EMC: support for the projected coordinate systems

Earth models are often defined on a geographic grid that follow lines of constant latitude and longitude. However, for some models, a projected coordinate system, such as UTM, is preferred because it results in less local distortion.
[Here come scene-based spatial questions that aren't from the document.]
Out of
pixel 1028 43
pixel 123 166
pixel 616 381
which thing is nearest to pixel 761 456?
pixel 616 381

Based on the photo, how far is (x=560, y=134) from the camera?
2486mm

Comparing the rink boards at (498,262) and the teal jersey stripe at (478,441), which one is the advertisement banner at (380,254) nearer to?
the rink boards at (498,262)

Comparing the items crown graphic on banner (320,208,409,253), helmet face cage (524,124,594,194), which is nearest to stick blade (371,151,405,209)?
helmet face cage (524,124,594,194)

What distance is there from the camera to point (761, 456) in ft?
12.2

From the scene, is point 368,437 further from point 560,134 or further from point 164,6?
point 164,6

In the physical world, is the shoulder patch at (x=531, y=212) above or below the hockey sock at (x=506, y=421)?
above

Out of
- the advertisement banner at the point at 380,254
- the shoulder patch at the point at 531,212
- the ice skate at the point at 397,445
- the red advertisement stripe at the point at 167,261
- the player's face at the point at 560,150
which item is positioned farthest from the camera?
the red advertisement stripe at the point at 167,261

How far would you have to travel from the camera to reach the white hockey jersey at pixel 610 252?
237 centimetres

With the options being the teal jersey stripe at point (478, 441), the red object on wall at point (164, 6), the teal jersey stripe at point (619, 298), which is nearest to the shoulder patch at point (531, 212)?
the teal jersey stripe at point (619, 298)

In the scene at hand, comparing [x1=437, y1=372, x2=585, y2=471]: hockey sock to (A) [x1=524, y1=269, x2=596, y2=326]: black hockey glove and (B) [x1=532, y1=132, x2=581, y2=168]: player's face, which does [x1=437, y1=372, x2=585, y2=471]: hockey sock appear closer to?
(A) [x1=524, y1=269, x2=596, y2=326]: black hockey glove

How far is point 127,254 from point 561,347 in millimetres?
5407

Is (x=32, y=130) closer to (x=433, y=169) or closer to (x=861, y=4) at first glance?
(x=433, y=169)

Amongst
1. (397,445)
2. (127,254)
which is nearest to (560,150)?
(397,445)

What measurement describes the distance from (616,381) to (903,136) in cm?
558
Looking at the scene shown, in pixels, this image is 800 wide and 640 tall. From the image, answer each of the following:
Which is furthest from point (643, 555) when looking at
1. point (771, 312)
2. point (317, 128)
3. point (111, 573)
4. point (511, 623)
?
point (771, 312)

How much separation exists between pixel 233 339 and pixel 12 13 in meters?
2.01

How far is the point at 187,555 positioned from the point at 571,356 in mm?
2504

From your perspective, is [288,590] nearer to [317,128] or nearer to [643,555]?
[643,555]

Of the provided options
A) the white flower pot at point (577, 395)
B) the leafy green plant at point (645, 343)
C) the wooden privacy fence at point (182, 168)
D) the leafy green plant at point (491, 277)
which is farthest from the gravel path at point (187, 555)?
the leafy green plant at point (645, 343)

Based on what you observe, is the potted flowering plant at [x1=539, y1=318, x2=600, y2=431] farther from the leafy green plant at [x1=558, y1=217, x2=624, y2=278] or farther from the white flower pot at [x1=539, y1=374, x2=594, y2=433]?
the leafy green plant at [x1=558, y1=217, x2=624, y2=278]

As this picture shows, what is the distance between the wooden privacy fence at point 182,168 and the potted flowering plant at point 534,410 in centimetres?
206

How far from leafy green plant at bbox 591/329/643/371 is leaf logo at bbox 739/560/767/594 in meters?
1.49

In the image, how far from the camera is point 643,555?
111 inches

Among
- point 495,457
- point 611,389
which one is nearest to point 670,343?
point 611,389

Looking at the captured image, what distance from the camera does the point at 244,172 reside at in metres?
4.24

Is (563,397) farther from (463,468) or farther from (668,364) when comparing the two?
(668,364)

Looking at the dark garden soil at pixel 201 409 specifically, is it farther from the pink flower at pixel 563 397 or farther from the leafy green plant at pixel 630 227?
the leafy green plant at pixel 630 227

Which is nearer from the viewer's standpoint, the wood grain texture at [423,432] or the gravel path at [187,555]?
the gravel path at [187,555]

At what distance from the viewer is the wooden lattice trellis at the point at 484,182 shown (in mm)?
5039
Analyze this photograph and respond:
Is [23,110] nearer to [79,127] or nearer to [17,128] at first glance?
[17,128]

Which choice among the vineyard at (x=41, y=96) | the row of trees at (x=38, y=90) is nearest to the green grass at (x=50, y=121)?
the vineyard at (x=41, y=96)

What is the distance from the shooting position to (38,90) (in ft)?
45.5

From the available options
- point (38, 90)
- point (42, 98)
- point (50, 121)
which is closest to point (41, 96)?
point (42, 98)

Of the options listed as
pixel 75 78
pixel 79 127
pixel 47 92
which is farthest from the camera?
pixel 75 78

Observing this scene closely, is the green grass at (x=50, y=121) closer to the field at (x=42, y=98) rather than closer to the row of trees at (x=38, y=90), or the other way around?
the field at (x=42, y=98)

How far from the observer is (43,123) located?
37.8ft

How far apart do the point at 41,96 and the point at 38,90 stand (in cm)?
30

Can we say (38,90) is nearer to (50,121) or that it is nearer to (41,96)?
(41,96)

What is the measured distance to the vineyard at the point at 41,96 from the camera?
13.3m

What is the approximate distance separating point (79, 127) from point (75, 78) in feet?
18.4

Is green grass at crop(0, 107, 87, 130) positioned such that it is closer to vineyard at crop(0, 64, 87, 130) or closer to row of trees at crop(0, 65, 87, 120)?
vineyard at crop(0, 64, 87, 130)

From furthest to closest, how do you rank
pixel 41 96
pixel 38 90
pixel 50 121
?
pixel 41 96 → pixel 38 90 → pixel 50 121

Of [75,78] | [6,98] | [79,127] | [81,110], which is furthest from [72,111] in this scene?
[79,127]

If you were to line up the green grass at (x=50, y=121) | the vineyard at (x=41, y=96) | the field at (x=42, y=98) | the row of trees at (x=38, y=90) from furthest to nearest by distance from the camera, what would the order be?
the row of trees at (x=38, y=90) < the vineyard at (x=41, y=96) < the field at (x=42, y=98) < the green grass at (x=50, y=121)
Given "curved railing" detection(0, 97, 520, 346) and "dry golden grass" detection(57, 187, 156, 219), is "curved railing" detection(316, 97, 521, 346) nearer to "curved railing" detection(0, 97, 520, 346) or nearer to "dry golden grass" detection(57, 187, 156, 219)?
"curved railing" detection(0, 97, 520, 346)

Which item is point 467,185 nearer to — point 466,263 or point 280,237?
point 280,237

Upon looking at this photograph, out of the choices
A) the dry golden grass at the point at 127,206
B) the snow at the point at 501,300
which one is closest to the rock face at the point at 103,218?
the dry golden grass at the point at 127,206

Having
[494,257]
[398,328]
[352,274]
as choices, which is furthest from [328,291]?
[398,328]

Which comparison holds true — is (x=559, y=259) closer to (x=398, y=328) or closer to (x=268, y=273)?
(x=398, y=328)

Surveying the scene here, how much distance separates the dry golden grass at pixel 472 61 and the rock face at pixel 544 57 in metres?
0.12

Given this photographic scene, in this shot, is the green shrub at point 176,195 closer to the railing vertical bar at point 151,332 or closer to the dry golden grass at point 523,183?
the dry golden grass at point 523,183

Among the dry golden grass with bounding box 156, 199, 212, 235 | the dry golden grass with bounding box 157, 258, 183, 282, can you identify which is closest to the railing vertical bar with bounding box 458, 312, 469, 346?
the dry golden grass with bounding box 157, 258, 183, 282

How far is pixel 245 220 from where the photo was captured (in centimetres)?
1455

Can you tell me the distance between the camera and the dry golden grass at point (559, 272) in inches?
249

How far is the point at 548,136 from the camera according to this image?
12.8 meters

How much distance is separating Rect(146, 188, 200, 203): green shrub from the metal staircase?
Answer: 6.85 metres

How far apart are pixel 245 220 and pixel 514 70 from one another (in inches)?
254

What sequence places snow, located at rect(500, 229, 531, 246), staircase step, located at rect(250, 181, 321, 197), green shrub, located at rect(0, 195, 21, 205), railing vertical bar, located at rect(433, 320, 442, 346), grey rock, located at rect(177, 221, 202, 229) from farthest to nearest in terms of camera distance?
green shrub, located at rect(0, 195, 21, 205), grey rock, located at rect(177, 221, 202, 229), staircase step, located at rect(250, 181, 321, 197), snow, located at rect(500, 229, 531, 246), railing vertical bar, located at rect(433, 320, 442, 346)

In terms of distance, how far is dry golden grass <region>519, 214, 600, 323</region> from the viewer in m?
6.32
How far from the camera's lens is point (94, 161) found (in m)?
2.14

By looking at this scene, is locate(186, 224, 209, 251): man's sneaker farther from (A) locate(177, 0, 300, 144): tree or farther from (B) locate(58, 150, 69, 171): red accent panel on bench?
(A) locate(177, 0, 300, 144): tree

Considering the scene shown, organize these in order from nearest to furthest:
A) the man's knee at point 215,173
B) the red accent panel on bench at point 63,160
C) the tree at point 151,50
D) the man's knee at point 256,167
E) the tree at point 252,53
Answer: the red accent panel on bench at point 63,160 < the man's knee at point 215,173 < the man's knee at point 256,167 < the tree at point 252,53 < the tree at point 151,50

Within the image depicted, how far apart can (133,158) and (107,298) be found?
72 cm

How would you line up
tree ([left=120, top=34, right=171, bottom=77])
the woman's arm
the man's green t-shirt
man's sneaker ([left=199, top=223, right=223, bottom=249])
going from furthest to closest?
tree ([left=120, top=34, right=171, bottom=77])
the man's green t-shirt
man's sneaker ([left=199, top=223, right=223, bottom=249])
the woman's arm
In 2010, when the netCDF file format was first adopted by EMC, the targeted models were often expressed in the geographic coordinate system, and therefore, the EMC’s netCDF format definition included the coordinate variables latitude and longitude (Table 1, left), 2D model variables (e.g., thickness) with latitude and longitude dimensions, and the 3D variables (e.g., velocity) with latitude, longitude, and depth dimensions. As the number of models expressed in projected coordinate systems is increasing, the EMC’s netCDF format is extended to support such models.

The extended EMC netCDF format includes both the projected coordinate system variables (x and y) and the geographic latitude and longitude variables that are defined as a function of the primary x and y coordinate variables (Table 1, right). These two-dimensional latitude and longitude coordinate variables allow users to quickly switch between the model’s projected coordinates and the geographic latitudes and longitudes. In this extended netCDF format, the x and y of the projection coordinate system become the primary coordinates, and the geographic latitude and longitude, which depend on x and y, represent the auxiliary coordinate variables. The directions of the primary coordinate variables are defined by adding the axis attribute to the x and y coordinate variables. The model variables (thickness and vp in Table 1, right) are now defined based on the primary x and y coordinate variables, and are tied to the auxiliary coordinate variables via the coordinates attribute.

Table 1. A comparison of dimensions and variables in a classic EMC model with geographic coordinates (left), and in an extended EMC model with a projected coordinate system (right).

dimensions:

depth = 5;
latitude = 10;
longitude = 20;

variables:

double longitude(longitude);
.
.
double latitude(latitude);
.
.
double depth(depth);
.
.
double thickness(latitude, longitude);
.
.
double vp(depth, latitude, longitude);
.
.

dimensions:

depth = 5;
y = 10;
x = 20;

variables:

float y(y);
y:axis = "Y";
.
.
float x(x);
x:axis = "X"
.
.
double depth(depth);
.
.
double latitude(y, x);
.
.
double longitude(y, x);
.
.
double thickness(y, x);
.
thickness:coordinates = "longitude latitude";
.
double vp(depth, y, x);
.
vp:coordinates = "longitude latitude";
.

Data extraction and grid mapping

In the following simple Python 3 code snippets, we use the xarray to demonstrate that data from model files with two-dimensional latitude and longitude are accessible using either the coordinate indices, the primary coordinates, or the geographic coordinates. In these examples, we access the shear velocity (vs) data from the nz-atom-north-chow-etal-2021-vp+vs-crust.r0.0-n4.nc (metadata) file of the New Zealand Adjoint TOMography velocity model by Chow et al. (2022).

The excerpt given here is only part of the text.